DOUBLE Olympic champion Dame Kelly Holmes DBE served with the British Army for nearly ten years before becoming an elite athlete. We caught up with Kelly to talk about her military life and the importance of good mental health and wellbeing…
Congratulations on becoming the first ever Honorary Colonel of the Royal Armoured Corps Training Regiment. How important is it to you to maintain your military connections?
I’m really honoured to receive this accolade because I’m proud of my former career as an HGV driver and Physical Training Instructor. Having wanted to go in the Army since the age of 14, and joining just before 18, I’d achieved that ambition.
Were you from a military family?
I was the first person in my family to ever want to join. It was after I’d been shown a video in school. It gave me a sense of wanting to do something for myself. My mum and step dad were very supportive.
How much did your Army career spur you on to success on the track?
Coming back into international athletics during my career, the Army helped me with the discipline required, with respecting myself and others I was competing against, and with proving to myself that I can achieve what I set out to achieve and that was to be Olympic champion. Being in the Forces gives you a strength of character that I wouldn’t have had when I joined.
Did the skills that you learnt in the Army, such as resilience and determination, help you through those big sporting events?
Definitely. They give you that sense of purpose. You grow up quickly in the Army, so you learn to cope with things at a younger age. Resilience is one word that I would take throughout my whole life and pass on to other people. It’s easier to give up and not as easy to stay focused and strong. Resilience helps you do that.
What was Army life like when women weren’t allowed to serve on the front line?
I joined the Women’s Royal Army Corps, so I didn’t know any different, but now all roles will be open to women to take up as a career. This has made a massive change in how women feel moving forward in life and progressing in military roles. If some of these were available when I was a kid I would have taken them up, especially as I’ve now been attached to The Royal Armoured Corps.
You’ve had your ups and downs during your career. How easy did you find it to open up about emotional wellbeing?

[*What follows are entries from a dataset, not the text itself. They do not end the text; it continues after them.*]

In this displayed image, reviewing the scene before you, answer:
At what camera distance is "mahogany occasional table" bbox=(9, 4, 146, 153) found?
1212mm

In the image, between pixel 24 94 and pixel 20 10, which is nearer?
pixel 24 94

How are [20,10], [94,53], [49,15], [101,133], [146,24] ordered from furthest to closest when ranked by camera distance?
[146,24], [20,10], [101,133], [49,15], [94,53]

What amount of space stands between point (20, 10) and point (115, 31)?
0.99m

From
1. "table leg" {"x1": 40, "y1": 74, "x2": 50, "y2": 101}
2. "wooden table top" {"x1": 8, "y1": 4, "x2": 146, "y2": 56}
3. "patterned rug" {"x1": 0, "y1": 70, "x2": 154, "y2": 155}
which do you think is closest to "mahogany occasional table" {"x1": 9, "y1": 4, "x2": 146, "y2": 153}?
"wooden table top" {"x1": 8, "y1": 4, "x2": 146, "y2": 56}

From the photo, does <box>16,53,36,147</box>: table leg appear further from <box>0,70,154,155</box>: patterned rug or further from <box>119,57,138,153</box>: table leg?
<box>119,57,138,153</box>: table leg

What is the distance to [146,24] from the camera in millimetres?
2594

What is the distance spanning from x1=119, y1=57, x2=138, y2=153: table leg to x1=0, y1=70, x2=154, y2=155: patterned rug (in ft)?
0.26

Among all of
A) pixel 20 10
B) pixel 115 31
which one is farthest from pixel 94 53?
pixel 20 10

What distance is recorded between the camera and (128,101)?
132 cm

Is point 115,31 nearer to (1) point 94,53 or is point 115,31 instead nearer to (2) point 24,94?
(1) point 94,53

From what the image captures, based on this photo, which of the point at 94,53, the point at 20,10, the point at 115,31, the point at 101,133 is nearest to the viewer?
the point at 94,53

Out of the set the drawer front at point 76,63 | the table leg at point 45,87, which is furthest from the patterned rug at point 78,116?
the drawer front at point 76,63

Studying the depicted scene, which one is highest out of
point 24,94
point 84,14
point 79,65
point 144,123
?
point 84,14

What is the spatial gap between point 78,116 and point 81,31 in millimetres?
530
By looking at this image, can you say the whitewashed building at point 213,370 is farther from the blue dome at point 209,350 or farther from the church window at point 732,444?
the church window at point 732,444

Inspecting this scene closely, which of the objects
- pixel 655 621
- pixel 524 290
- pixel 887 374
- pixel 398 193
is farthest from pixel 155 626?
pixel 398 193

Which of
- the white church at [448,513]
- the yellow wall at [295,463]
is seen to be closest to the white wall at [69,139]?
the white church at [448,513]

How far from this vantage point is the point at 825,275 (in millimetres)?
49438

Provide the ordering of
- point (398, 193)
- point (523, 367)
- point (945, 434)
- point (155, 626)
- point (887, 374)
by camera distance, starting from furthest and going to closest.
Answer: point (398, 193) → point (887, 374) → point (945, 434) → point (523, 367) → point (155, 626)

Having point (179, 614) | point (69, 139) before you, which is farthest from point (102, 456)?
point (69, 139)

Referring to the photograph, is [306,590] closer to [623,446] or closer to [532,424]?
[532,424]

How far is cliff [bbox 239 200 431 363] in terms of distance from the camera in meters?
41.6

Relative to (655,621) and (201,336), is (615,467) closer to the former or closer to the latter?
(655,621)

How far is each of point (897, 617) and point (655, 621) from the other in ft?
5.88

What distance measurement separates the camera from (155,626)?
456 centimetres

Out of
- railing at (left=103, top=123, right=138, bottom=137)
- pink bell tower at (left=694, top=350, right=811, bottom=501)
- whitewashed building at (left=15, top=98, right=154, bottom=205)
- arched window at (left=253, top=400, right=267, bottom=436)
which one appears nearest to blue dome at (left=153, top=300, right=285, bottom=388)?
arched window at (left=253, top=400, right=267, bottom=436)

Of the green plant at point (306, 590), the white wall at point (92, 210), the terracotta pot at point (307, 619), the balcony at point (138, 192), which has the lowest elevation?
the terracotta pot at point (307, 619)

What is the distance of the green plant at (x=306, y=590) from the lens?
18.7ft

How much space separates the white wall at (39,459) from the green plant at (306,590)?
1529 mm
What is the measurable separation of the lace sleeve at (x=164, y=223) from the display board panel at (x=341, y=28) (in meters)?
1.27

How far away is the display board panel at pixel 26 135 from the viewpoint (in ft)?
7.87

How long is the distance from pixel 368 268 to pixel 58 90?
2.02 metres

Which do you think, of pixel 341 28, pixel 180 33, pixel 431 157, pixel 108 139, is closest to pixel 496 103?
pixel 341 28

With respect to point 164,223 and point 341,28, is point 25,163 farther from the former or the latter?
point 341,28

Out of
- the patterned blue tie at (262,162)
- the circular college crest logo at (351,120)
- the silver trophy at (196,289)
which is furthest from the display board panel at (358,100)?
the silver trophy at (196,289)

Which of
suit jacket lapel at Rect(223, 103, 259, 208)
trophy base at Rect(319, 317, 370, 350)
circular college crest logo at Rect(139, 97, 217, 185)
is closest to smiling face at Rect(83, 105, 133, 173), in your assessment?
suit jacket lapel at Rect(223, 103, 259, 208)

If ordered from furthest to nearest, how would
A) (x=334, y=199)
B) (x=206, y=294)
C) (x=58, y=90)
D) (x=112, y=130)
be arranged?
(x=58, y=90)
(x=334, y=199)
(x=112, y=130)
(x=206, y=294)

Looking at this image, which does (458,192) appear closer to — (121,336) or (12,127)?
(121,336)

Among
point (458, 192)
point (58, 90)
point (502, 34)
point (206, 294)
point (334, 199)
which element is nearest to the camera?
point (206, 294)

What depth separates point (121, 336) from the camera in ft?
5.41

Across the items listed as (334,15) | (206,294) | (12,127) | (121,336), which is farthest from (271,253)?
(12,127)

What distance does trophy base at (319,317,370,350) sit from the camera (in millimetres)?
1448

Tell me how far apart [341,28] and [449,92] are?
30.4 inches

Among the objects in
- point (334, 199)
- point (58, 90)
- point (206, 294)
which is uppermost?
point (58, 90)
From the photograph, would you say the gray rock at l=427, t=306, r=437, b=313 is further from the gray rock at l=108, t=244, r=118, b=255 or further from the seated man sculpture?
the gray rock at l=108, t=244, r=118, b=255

I didn’t talk to anyone when I was struggling with my mental health. Leading up to the Athens Olympic Games when I self-harmed, I would try to cover it up with makeup, plasters, clothes. I used to keep it all to myself. My family and friends were in the dark. It wasn’t until I got asked to write my autobiography that I let people in on that part of my life, telling them about the state of my mental health. It really helps to talk about it. I’ve just recorded a podcast and it looks at the lives of ten people in the public eye who have gone through mental health struggles. We all have a mental health, in the same way that we all have physical health. Sometimes it’s good, sometimes it’s bad. We need to talk about it.
How much does sport play a part in wellbeing?
Leading an active lifestyle is a must for everybody as it helps with emotional and physical wellbeing. The adrenalin, the endorphins, everything you get from sport, does have a positive impact. Apart from feeling healthier, sometimes the freedom I get when I go out running helps on those days when you don’t feel 100 per cent.
How would you encourage families new to Army life into sport?
It’s important that families can have a connection and that could be through sport as it gives opportunities to travel, support one another and have the feel-good factor of ‘I’ve done it’. Sport isn’t about reaching the elite level. It’s about having the courage to take part, and that has a positive effect on your wellbeing.
Is there anything in particular you would like to achieve in your role as Honorary Colonel?
Through my role I hope to be a voice and advocate for equality and diversity, and to encourage women to have the confidence to take up the roles that are open to them. The Army is no longer just for men. They’ll support maternity leave and flexible working and I think it’s a great place to not only build a career but teach values that you can pass on.
You are very supportive of the Army. Do you keep in touch with old comrades?
I still have some fantastic friends that I served with and they are friends you will never ever lose because you have a common ground. Not many people have that.